“Did Jones ever do you anything, pupa?” asked Susan sharply.
“Me? No. Him couldn’t do me anyt’ing. I wouldn’t make him take a liberty wid me!”
“An’ when you used to borrow a shillin’ from him every now an’ then, behind my back, though you know you couldn’t pay him back, he ever refused you?”
This little matter of the loans Mr. Proudleigh had hitherto regarded as an entirely private business arrangement between Samuel Josiah and himself; indeed, he had always prefaced his request for a loan with a speech on the wisdom of not letting one’s left hand know what one’s right hand did. He had never failed to intimate clearly that Susan was one of those symbolical left hands that had always better be kept in ignorance of all important financial transactions between man and man. But now that, to his intense surprise, Susan mentioned his past obligations to Jones, he asserted with assurance, “I goin’ to pay him back every farden. I will write an’ send de money.” An excellent resolution, though he did not trouble to mention when he would write or where the money was to come from.
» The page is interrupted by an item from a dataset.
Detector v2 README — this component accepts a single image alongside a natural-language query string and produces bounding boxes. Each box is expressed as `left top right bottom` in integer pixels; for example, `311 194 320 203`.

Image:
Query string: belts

“Well, seeing that Jones was kind to you in Jamaica, I don’t see why y’u should say you don’t like him,” Susan continued. “We didn’t get on too well sometimes in Colon, for him was a little wild an’ he got into bad company. That is why I leave him an’ married Mackenzie. But I don’t ’ave anything to say against him, for him didn’t stint me in anything, an’ him never ill-treat me.”
“I always liked Mr. Jones, though I never borrow any money from him,” said Miss Proudleigh untruthfully, pleased at being able to get even with her brother for his recent attempt to establish her age at fifty. “He was always polite an’ gentlemanly.”
Mr. Proudleigh had in the meantime filled his mouth to its utmost capacity, with a view of showing that he could not without grave inconvenience take any further part in a conversation which was becoming unpleasantly personal. Catherine had finished eating. Seeing this, Susan invited her into the kitchen, on the excuse that she wished to prepare something for Mackenzie.
“You have it dull, Sue?” asked Catherine, as soon as the two found themselves alone.
“Lord, yes! Every day it is one thing over an’ over. I know some of de people here, but you can’t make a dance when you like, or ’ave much merriment.”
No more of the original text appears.